*** EXERCISE PASSAGE ***
By detecting anomalies in human gait and poses, law enforcement agencies can gain valuable insights into potential suspects or individuals involved in criminal activities. Anomalous patterns in gait and sequence of poses may indicate disguise, abnormal behavior, or attempts to conceal one’s identity. Detecting these anomalies can aid in suspect identification, linking individuals to specific crime scenes, or providing additional evidence for criminal investigations. Furthermore, anomaly detection can be deployed in surveillance for security purposes. Anomaly detection in crime scene videos is an evolving field that benefits from advancements in computer vision, machine learning, and forensic science. By leveraging gait analysis techniques, law enforcement agencies can enhance their investigative capabilities and improve their ability to identify and apprehend suspects based on their unique walking patterns captured in crime scene videos.
*** End of EXERCISE PASSAGE ***
*** EXCERPTED DATA ***
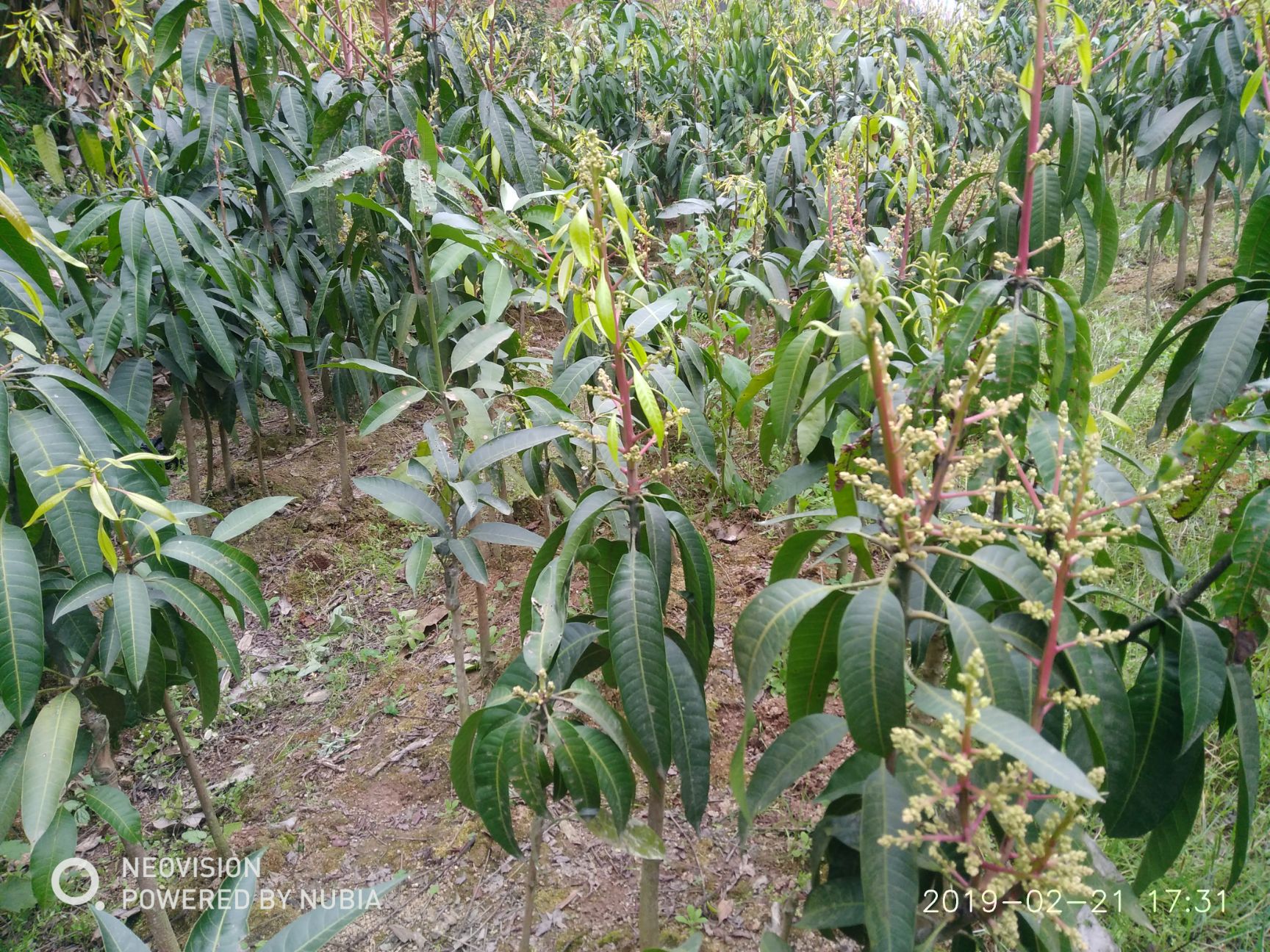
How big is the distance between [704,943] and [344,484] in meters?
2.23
*** End of EXCERPTED DATA ***
*** EXCERPTED DATA ***
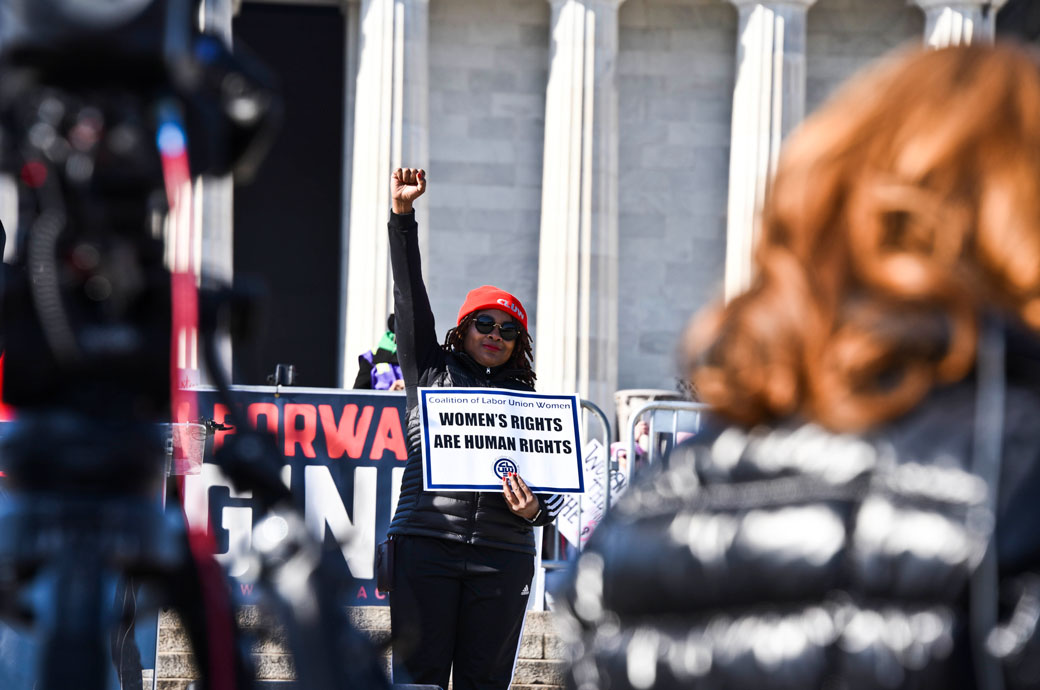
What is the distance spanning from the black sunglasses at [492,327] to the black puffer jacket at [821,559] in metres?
*** End of EXCERPTED DATA ***
*** EXCERPTED DATA ***
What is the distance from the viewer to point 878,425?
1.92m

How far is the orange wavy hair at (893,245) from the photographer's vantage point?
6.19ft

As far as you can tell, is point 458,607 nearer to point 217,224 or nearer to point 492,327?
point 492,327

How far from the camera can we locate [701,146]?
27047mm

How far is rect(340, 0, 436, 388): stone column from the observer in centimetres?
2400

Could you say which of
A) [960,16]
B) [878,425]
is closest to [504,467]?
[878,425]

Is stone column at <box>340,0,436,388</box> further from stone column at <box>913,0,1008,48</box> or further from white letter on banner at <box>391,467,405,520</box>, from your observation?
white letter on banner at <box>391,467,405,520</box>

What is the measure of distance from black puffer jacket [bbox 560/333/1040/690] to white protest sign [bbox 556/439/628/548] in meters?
*** End of EXCERPTED DATA ***
→ ABOUT THIS TASK
Answer these questions from the passage on gait anomaly detection:
1. What may anomalous patterns in gait and sequence of poses indicate?
2. Where, besides criminal investigations, can anomaly detection be deployed, and for what purpose?
3. Advancements in which fields benefit anomaly detection in crime scene videos?

→ REPLY
1. Disguise, abnormal behavior, or attempts to conceal one's identity.
2. In surveillance, for security purposes.
3. Computer vision, machine learning, and forensic science.